Nowa propozycja Komisji Europejskiej zwiększa - jak powiedział premier - realne środki unijne, dostępne na politykę spójności o około 55 mld euro łącznie, na wspólną politykę rolną o około 24 mld euro oraz budżet funduszu sprawiedliwej transformacji.
"Wcześniej to było 7,5 mld euro, dzisiaj 32 mld dodatkowe, około 40 mld euro łącznie" - powiedział premier.
"Dodatkowo do tego dochodzą środki [...], które będzie można pozyskiwać z rynku, montaż linii finansowych pod realizację różnych przedsięwzięć efektywności energetycznej, odnawialnych źródeł energii, ale także wsparcia w procesie transformacji" - podkreślił.

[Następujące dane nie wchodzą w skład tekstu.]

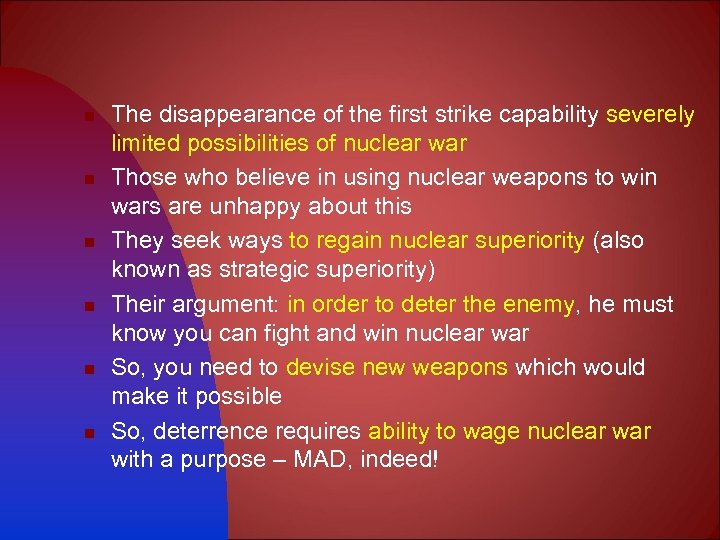 - The disappearance of the first strike capability severely limited possibilities of nuclear war
- Those who believe in using nuclear weapons to win wars are unhappy about this
- They seek ways to regain nuclear superiority (also known as strategic superiority)
- Their argument: in order to deter the enemy, he must know you can fight and win nuclear war
- So, you need to devise new weapons which would make it possible
- So, deterrence requires ability to wage nuclear war with a purpose – MAD, indeed!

Zaznaczył, że nowe środki potrzebne są jako narzędzia inwestycyjne w najbliższych latach. Pozytywnie ocenił też podział mechanizmu na część dotacyjną i pożyczkową.
Obecnie w ramach Rady Europejskiej trwają negocjacje nad kolejną wieloletnią perspektywą finansową UE na lata 2021-2027.